Letters of Intent are often ambiguous documents in which parties set out certain key terms of a deal, usually with the intent there will be further negotiation and documentation. They may also be called a ‘term sheet’ or “memorandum of understanding,” and are used extensively in California real estate transactions and Leases as well as in business contracts. The parties usually do not intend this document to be enforceable in court – rather, it is intended to guide further discussions and execution of a formal agreement or approval of a third party. A party entering such a letter should consult with a Sacramento business attorney for guidance in drafting it. However, as open ended as the parties may make them, occasionally they are surprised when a court finds such a letter creates enforceable obligations between the parties. It all depends on the court’s view of the intentions and expectation of the parties. Among the issues considered are whether the parties agreed to the material terms, or left some for later agreement, making it an agreement to agree, and whether the parties intended not to be bound until preparation of a more formal agreement. The two decisions discussed below establish two important rules:
A. A Letter of Intent may be enforceable even if you plan to enter a formal contract. If the material terms of the deal are there, as well as intent, the Letter is enforceable; and,
B. A Letter of Intent may create a duty of the parties to negotiate in good faith, and failure to do so can result in damages.
In First National Mortgage Company V. Federal Realty Investment Trust, two sophisticated parties had been engaged in negotiations over several years regarding development of Santana Row in San Jose. They exchanged several proposals, including a “counter proposal” and a “revised proposal.” Eventually they signed a document titled “Final Proposal,” a one page document. Earlier proposals stated that they were non-binding; the final did not include this language. The Final stated that Federal Realty was to “prepare a legal agreement for First National’s review to finalize the agreement.” The effective date of the agreement was to be the “date of vacating premises.” Finally, the last clause of the Final Proposal provides: “The above terms are hereby accepted by the parties subject only to approval of the terms and conditions of a formal agreement.”
The court noted that an agreement is not unenforceable merely because it is subject to the approval of a formal contract. The Final Proposal clearly states that its terms “are hereby accepted by the parties subject only to approval of the terms and conditions of a formal agreement.” Here, the circumstances demonstrate that the parties went from a “Counter Proposal,” to a “Revised Proposal,” to a “Final Proposal.” In light of this, it cannot be said, as a matter of law, that the Final Proposal was not meant to be binding.
In Copeland v. Baskin Robbins U.S.A., the parties were negotiating the sale of an ice cream plant. As part of the deal, Copeland, the buyer, wanted a co-packing agreement, in which the seller would agree to buy ice cream from Copeland. The parties signed a letter stating the terms of the deal, subject to a separate co-packing agreement and negotiated pricing. The parties negotiated another two months, then Baskin Robbins broke off, stating that the co-packing agreement was no longer “in alignment’ with their strategy.
The Court found that Baskin Robbins failed to negotiate in good faith.
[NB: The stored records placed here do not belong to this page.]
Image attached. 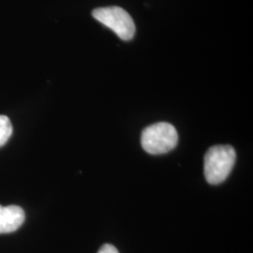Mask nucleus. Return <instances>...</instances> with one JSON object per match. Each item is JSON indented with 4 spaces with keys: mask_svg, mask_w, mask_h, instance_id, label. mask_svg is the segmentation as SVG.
Instances as JSON below:
<instances>
[{
    "mask_svg": "<svg viewBox=\"0 0 253 253\" xmlns=\"http://www.w3.org/2000/svg\"><path fill=\"white\" fill-rule=\"evenodd\" d=\"M25 211L18 206H0V234L17 231L25 222Z\"/></svg>",
    "mask_w": 253,
    "mask_h": 253,
    "instance_id": "4",
    "label": "nucleus"
},
{
    "mask_svg": "<svg viewBox=\"0 0 253 253\" xmlns=\"http://www.w3.org/2000/svg\"><path fill=\"white\" fill-rule=\"evenodd\" d=\"M12 134V125L6 116H0V147L9 141Z\"/></svg>",
    "mask_w": 253,
    "mask_h": 253,
    "instance_id": "5",
    "label": "nucleus"
},
{
    "mask_svg": "<svg viewBox=\"0 0 253 253\" xmlns=\"http://www.w3.org/2000/svg\"><path fill=\"white\" fill-rule=\"evenodd\" d=\"M236 154L231 145H214L205 155L204 172L211 185H218L226 180L235 166Z\"/></svg>",
    "mask_w": 253,
    "mask_h": 253,
    "instance_id": "1",
    "label": "nucleus"
},
{
    "mask_svg": "<svg viewBox=\"0 0 253 253\" xmlns=\"http://www.w3.org/2000/svg\"><path fill=\"white\" fill-rule=\"evenodd\" d=\"M93 17L100 24L112 29L121 40L129 41L135 34L133 19L126 10L118 6L94 9Z\"/></svg>",
    "mask_w": 253,
    "mask_h": 253,
    "instance_id": "3",
    "label": "nucleus"
},
{
    "mask_svg": "<svg viewBox=\"0 0 253 253\" xmlns=\"http://www.w3.org/2000/svg\"><path fill=\"white\" fill-rule=\"evenodd\" d=\"M98 253H119L118 249L116 247H114L113 245L105 244L103 245Z\"/></svg>",
    "mask_w": 253,
    "mask_h": 253,
    "instance_id": "6",
    "label": "nucleus"
},
{
    "mask_svg": "<svg viewBox=\"0 0 253 253\" xmlns=\"http://www.w3.org/2000/svg\"><path fill=\"white\" fill-rule=\"evenodd\" d=\"M178 142L175 127L166 122H160L145 127L141 136V144L147 153L162 155L172 150Z\"/></svg>",
    "mask_w": 253,
    "mask_h": 253,
    "instance_id": "2",
    "label": "nucleus"
}]
</instances>
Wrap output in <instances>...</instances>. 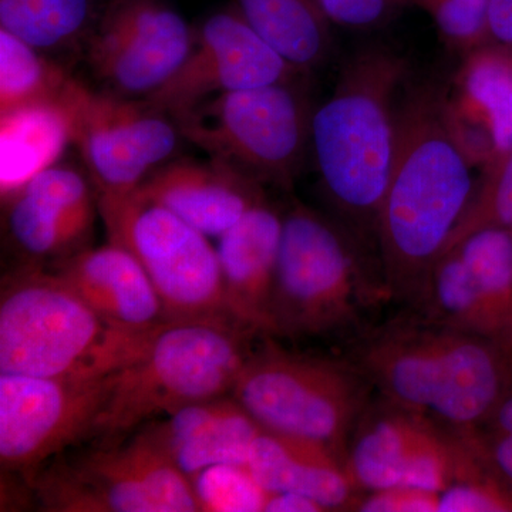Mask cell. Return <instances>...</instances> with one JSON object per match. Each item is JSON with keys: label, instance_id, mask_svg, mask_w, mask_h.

“A contract to negotiate the terms of an agreement is not, in form or substance, an “agreement to agree.” If, despite their good faith efforts, the parties fail to reach ultimate agreement on the terms in issue the contract to negotiate is deemed performed and the parties are discharged from their obligations. Failure to agree is not, itself, a breach of the contract to negotiate. A party will be liable only if a failure to reach ultimate agreement resulted from a breach of that party’s obligation to negotiate or to negotiate in good faith.”
Thus , a letter of intent should include waivers of the implied covenant of good faith and fair dealing and reliance damages (as well as any other damages), as well as an affirmative statement that the non-binding letter of intent will not create an obligation to negotiate or be deemed a contract to negotiate.
Instead, to minimize the risk of a court deeming their letter of intent enforceable, negotiating parties should make sure to explicitly state in the letter of intent that it states that
1. It is non-binding on the parties, and that
2. no party shall be bound in any way until a final contract has been agreed to, executed and delivered by each party.
3. Moreover, all parties involved in the deal should avoid taking any actions that could imply that they intend to be bound by the letter of intent or believe that a binding contract exists, such as making public announcements that a deal has been reached.
4. language clearly denying the existence of a duty to negotiate in good faith and expressly stating that either party may terminate negotiations for any reason, or no reason, at any time prior to consummation of the contemplated final agreement.